• [Brief]
Copy out, word for word, the stretch of the data below from the line containing "As represented in this photo, of the items" through the end of the data, including both ends and nothing else.

** START **

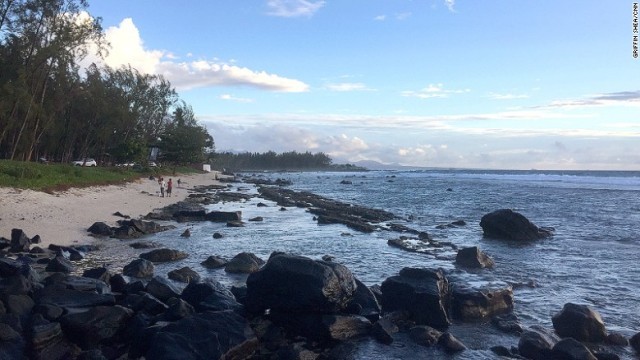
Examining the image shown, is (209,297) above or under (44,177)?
under

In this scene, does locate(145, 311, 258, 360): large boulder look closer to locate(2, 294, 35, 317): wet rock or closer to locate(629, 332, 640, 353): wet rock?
locate(2, 294, 35, 317): wet rock

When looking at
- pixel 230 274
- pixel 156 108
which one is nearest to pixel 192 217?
pixel 230 274

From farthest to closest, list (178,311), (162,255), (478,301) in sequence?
(162,255) → (478,301) → (178,311)

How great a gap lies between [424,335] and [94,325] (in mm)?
6788

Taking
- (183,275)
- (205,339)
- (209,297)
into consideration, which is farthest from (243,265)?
(205,339)

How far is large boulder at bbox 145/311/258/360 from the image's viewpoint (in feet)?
27.8

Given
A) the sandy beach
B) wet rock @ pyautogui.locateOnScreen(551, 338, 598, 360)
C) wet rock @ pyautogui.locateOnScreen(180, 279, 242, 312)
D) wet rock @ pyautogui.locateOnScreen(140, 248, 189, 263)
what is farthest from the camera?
the sandy beach

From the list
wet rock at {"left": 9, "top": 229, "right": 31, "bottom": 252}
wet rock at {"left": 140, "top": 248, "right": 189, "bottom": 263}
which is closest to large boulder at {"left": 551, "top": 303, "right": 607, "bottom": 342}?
wet rock at {"left": 140, "top": 248, "right": 189, "bottom": 263}

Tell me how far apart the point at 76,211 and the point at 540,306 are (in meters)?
24.6

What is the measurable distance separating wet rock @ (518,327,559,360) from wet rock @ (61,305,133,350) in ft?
27.0

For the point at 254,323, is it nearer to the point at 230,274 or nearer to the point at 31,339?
the point at 31,339

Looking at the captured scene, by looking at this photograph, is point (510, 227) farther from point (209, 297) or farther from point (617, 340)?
point (209, 297)

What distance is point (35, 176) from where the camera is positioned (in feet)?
103

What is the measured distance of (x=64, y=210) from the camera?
27203 millimetres
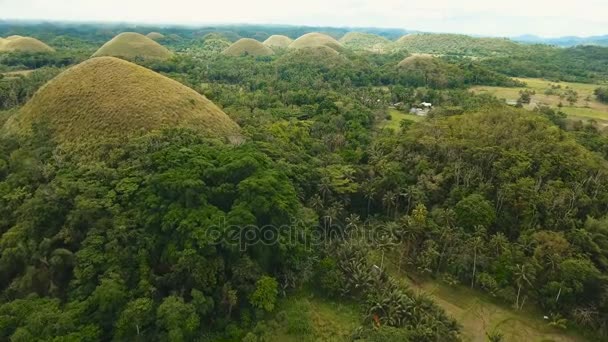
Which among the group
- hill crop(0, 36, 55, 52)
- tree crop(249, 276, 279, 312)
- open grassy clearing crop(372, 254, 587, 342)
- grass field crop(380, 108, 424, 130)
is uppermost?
hill crop(0, 36, 55, 52)

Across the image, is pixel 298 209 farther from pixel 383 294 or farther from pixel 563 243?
pixel 563 243

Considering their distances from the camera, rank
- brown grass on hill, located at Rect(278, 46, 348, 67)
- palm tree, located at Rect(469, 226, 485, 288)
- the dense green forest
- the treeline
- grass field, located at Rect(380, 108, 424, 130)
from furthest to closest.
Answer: the treeline → brown grass on hill, located at Rect(278, 46, 348, 67) → grass field, located at Rect(380, 108, 424, 130) → palm tree, located at Rect(469, 226, 485, 288) → the dense green forest

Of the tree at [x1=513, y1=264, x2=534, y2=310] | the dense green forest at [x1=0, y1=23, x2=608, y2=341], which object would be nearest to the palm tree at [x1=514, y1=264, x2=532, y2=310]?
the tree at [x1=513, y1=264, x2=534, y2=310]

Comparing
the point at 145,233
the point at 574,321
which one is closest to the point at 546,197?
the point at 574,321

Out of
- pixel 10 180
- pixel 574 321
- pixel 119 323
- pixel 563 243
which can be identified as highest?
pixel 10 180

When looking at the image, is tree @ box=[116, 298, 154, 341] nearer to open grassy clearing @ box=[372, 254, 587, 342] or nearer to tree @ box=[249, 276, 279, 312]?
tree @ box=[249, 276, 279, 312]

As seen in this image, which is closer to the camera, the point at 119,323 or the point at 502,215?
the point at 119,323

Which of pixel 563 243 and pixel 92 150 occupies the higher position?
pixel 92 150
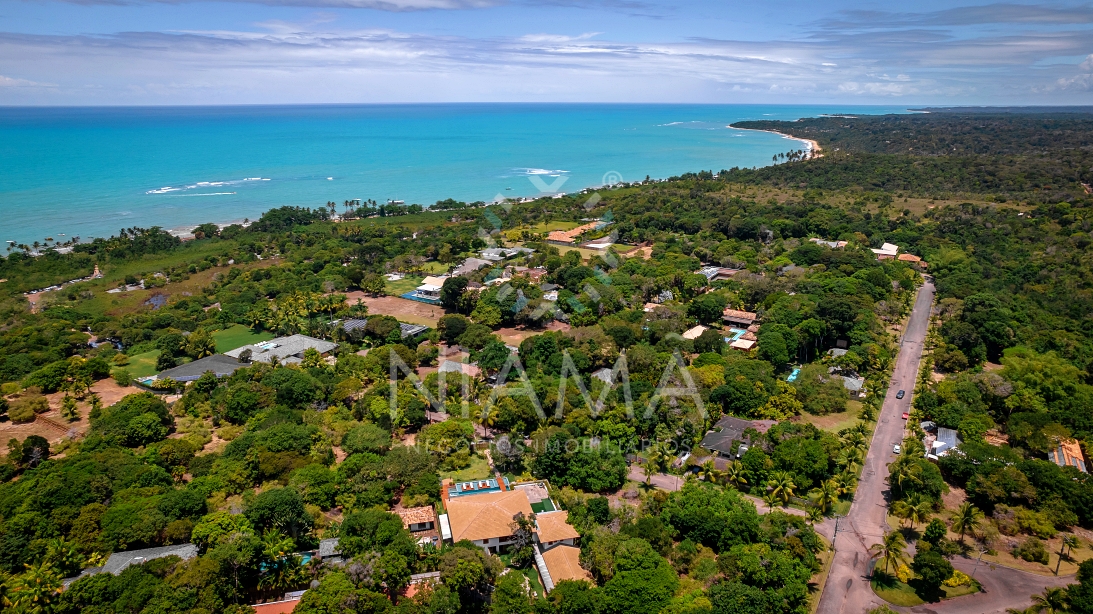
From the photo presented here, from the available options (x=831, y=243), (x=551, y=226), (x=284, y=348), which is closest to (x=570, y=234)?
(x=551, y=226)

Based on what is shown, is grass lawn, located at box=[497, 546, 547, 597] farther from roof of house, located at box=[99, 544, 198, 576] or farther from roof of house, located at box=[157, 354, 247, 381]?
roof of house, located at box=[157, 354, 247, 381]

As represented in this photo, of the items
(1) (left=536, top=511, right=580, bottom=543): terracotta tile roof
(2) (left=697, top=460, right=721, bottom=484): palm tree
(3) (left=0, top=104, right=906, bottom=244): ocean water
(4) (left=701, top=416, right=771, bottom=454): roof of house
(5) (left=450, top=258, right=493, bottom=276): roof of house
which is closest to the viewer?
(1) (left=536, top=511, right=580, bottom=543): terracotta tile roof

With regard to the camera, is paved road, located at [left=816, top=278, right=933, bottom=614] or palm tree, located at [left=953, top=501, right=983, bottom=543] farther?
palm tree, located at [left=953, top=501, right=983, bottom=543]

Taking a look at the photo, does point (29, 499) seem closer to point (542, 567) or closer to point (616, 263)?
point (542, 567)

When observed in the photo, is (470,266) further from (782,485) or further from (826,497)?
(826,497)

** END **

• [Solved problem]
As represented in this photo, of the items
(1) (left=536, top=511, right=580, bottom=543): terracotta tile roof
(2) (left=697, top=460, right=721, bottom=484): palm tree
(3) (left=0, top=104, right=906, bottom=244): ocean water
(4) (left=701, top=416, right=771, bottom=454): roof of house
(5) (left=450, top=258, right=493, bottom=276): roof of house
which is closest to the viewer?
(1) (left=536, top=511, right=580, bottom=543): terracotta tile roof

With regard to the camera, is paved road, located at [left=816, top=278, right=933, bottom=614] or palm tree, located at [left=953, top=501, right=983, bottom=543] farther?
palm tree, located at [left=953, top=501, right=983, bottom=543]

Taking a look at the photo, does point (29, 499) seem closer to point (542, 567) or closer to point (616, 263)?
point (542, 567)

When observed in the photo, is (470,266) further from (782,485) or further from (826,497)?
(826,497)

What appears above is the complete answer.